Wednesday 19 November 2008

Mid Ulster District Council (2011 onwards)

The reorganisation of the current 26 district councils in Northern Ireland into 11 bigger councils in 2011 will present a modified political environment. As an aside to the series of blogs looking at some of the current districts, this blog looks forward to one of the new councils that will emerge. Mid Ulster District Council will be formed from the merger of the current Cookstown, Dungannon and Magherafelt districts. As we have previously looked at all three of these, it is easy to draw some conclusions about the new district by simply adding the statistics for the three components.


Thanks to the fact that Mid Ulster Council will comprise exactly the three old districts of Cookstown, Dungannon and Magherafelt, the strengths of unionism and nationalism can be accurately gauged, and the theoretical electoral history of the new council can even be projected backwards. In 2005, in the area covererd by the new council, nationalism received 59.5% of the vote, and unionism received 40.2%.

The graph below shows the votes received by the two blocks as a percentage of the valid poll, and of the electorate. While unionism appears to enjoy a brief resurgence in 2005, as we have seen in the posts on the the individual current districts, this is due to a decline in the nationalist turnout in 2005, as can be seen in the second graph below.

When the votes are looked at as a percentage of the total electorate, Unionism's share is in constant decline, dipping below 30% in 2005. The nationalist share is more volatile, but its trend is upward. In 2005 the nationalist turnout dipped, but if it picks up again in 2011 the national share of the votes cast may exceed 60%, and the unionist share may fall below 40%.

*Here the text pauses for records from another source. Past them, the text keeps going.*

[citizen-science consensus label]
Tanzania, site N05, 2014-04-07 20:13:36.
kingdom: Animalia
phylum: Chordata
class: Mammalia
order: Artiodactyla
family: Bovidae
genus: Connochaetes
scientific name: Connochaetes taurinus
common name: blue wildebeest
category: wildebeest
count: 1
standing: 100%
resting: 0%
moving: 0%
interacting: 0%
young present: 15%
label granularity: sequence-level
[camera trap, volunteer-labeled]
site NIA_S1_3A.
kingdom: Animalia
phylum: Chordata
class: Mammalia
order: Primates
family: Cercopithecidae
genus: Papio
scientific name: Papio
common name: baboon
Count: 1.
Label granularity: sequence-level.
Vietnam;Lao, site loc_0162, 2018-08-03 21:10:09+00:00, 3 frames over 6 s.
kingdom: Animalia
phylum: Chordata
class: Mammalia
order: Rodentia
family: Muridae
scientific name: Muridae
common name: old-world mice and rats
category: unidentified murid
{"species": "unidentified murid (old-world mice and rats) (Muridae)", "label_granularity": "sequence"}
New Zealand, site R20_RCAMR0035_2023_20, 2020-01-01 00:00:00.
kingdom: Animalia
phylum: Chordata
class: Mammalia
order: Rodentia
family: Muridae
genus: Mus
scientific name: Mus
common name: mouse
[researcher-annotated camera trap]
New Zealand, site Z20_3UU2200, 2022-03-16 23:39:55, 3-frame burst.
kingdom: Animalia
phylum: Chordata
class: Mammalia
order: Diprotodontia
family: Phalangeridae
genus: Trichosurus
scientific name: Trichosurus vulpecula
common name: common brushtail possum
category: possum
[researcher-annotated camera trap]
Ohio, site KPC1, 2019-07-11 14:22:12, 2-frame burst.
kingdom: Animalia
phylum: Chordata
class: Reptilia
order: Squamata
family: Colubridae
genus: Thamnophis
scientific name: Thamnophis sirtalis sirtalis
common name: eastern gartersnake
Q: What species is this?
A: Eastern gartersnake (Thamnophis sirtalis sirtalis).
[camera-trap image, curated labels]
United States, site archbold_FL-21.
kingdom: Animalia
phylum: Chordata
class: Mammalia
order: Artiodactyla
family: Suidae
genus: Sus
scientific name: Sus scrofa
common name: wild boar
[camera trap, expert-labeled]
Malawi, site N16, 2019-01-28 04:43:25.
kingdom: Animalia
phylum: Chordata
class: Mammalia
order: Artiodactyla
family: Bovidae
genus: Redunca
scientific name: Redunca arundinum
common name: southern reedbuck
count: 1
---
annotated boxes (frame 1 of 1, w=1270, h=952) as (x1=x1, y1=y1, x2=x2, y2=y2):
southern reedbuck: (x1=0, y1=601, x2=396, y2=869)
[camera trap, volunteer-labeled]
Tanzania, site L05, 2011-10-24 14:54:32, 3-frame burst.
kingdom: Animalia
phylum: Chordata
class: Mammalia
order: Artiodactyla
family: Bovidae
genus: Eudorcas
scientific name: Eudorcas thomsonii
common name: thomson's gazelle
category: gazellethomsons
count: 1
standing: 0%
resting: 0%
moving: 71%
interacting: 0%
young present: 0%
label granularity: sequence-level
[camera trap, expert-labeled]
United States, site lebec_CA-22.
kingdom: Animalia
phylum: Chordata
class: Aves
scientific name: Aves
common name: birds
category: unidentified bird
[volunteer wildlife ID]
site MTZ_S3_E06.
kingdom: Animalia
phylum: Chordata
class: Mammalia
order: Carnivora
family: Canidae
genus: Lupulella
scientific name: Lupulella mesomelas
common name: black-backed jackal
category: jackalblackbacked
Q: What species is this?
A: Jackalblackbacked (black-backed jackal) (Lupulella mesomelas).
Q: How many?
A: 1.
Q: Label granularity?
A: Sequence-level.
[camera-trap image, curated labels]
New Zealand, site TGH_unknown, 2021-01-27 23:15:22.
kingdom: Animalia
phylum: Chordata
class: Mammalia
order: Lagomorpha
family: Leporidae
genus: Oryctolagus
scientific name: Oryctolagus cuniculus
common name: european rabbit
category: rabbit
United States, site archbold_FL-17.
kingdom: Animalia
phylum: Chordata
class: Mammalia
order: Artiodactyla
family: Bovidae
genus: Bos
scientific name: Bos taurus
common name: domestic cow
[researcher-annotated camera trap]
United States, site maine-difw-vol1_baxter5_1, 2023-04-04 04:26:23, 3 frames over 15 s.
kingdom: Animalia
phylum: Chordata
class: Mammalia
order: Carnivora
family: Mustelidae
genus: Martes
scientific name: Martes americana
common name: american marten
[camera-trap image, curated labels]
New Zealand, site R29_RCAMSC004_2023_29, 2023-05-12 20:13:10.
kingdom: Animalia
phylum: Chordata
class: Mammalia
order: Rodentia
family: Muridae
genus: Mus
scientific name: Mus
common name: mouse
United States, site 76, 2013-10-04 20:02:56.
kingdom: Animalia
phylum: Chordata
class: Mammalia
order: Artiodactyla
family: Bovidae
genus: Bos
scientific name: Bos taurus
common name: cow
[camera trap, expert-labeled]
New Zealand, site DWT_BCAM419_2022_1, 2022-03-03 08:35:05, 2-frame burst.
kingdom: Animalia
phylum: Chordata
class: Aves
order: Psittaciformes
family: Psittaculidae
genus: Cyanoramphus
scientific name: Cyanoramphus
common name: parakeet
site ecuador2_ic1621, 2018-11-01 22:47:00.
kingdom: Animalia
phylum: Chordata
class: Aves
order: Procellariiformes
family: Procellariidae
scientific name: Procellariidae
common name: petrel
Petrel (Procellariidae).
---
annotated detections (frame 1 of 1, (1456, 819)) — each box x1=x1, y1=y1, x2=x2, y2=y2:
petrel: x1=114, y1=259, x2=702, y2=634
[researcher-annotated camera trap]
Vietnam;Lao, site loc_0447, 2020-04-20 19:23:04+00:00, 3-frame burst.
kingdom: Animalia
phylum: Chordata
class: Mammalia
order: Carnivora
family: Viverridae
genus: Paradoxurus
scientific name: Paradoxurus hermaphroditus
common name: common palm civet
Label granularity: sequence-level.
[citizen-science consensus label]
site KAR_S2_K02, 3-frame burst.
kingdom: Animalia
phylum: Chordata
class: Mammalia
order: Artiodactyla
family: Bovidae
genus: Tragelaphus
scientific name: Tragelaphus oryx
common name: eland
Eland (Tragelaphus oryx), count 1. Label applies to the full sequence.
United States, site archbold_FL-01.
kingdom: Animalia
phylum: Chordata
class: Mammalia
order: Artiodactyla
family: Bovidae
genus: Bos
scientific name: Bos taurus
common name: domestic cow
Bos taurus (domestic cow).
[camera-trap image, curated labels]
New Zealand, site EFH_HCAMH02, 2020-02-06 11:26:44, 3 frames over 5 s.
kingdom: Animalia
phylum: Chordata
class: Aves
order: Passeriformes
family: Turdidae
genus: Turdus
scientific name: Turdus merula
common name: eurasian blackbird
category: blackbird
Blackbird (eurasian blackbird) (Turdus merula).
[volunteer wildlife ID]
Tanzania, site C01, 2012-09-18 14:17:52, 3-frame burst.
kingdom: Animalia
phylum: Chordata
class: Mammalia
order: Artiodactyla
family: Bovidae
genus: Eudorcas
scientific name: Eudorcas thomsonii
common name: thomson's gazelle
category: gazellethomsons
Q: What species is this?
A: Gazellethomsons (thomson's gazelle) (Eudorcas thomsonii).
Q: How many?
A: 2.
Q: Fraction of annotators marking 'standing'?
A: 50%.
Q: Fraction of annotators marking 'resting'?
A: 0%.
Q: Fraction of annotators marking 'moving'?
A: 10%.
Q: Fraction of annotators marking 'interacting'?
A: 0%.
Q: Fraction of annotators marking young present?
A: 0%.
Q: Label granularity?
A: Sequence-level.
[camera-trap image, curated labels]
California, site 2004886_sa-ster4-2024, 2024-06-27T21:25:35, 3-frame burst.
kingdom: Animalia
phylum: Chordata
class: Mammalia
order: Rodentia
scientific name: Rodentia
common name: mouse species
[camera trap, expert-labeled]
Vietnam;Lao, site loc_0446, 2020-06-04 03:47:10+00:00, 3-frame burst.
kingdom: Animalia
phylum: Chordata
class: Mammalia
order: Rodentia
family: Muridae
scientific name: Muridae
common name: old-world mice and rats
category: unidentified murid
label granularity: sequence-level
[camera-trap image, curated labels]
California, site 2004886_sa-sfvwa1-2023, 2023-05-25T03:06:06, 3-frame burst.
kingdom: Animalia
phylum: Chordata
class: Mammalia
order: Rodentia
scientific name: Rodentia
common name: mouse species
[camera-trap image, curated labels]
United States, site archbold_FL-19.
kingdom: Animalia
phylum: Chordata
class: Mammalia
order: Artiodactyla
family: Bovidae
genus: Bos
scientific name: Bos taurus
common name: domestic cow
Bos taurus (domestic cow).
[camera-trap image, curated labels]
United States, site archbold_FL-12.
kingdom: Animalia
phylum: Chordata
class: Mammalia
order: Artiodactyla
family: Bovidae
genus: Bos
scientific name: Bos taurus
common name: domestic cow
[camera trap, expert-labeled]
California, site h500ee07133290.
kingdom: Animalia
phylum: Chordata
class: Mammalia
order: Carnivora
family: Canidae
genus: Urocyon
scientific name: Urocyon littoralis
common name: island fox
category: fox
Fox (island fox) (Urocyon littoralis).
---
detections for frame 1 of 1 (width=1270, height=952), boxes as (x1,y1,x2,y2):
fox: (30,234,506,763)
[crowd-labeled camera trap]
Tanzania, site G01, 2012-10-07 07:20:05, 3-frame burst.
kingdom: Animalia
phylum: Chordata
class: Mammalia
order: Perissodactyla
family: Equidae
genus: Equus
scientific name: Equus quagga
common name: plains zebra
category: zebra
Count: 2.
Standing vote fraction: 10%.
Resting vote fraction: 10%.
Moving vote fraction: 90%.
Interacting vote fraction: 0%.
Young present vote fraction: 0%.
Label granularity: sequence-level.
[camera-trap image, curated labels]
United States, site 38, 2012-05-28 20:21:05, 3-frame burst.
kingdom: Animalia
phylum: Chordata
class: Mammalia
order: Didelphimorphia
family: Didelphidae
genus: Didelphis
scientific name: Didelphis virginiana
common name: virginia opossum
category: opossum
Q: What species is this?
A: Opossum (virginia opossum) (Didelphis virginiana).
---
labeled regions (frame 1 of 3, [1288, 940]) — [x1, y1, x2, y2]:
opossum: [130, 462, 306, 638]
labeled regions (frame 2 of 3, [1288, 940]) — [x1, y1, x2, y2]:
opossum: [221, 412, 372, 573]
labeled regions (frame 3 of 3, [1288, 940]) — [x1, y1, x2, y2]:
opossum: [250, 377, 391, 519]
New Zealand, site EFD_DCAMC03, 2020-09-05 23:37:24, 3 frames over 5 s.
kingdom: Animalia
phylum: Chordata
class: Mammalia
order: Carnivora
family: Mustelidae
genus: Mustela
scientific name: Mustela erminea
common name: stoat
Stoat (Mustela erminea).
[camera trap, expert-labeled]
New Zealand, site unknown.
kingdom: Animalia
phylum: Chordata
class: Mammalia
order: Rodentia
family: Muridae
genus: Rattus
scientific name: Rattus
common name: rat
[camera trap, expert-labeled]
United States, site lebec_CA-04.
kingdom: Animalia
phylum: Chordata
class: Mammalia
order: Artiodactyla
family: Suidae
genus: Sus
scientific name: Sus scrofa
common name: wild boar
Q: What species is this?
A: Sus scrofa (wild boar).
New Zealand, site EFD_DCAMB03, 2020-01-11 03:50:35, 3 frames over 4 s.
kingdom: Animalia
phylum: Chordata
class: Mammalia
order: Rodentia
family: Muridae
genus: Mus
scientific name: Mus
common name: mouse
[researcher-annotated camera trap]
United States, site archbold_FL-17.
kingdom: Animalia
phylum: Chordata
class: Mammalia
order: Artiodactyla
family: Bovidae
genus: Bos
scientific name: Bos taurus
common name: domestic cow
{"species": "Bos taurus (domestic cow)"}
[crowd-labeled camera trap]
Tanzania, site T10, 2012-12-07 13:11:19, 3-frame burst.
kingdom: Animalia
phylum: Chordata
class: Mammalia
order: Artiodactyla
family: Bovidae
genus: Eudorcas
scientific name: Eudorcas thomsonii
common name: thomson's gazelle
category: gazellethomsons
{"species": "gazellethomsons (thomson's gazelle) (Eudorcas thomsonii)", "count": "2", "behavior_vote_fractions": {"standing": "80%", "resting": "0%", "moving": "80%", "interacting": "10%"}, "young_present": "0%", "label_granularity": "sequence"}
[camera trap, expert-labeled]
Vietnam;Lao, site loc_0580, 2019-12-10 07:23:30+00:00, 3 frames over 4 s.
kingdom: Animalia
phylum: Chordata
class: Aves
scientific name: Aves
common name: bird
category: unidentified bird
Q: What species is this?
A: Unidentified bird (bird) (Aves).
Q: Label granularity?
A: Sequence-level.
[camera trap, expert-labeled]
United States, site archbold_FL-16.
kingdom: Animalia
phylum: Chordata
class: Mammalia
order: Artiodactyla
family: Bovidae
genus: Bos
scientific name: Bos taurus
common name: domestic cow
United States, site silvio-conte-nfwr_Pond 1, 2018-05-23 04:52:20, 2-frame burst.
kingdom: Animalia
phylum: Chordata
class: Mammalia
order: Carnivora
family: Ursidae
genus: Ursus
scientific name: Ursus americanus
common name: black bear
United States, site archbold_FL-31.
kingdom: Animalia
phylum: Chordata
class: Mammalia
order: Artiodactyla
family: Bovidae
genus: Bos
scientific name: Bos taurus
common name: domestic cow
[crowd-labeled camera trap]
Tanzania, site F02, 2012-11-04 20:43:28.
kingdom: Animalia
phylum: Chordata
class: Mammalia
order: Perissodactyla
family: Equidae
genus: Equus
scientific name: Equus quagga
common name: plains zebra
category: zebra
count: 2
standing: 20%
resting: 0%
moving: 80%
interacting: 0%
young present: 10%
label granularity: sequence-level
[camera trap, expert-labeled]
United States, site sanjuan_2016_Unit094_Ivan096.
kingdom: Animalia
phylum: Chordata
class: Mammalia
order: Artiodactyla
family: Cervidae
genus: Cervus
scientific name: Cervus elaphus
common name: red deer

Based upon the 2001 census figures the council area had a population that is 61.0% Catholic, and 37.9% Protestant. However, because of the higher proportion of Catholics amongst the children, its electorate was 58.7% Catholic, and 40.5% Protestant. Given the passage of another decade between the census (2001) and the first election for Mid Ulster Council (2011), however, these figures will have moved further in favour of Catholics. The graphs below show the percentages of Catholics and Protestants at each age in the new district in 2001, and the absolute numbers at each age in 2001:

The group on the right hand side of the graph above (those over 80) are likely to be mostly dead by the time of the first election for Mid Ulster district council in 2011. This group is fairly evenly divided between Protestants and Catholics. However, it will be replaced in the electorate by the group that were teenagers in 2001, and as the graph above shows, they are mainly Catholic (65-70%). The electorate in 2011 should be even more Catholic, and thus nationalist, than in 2005.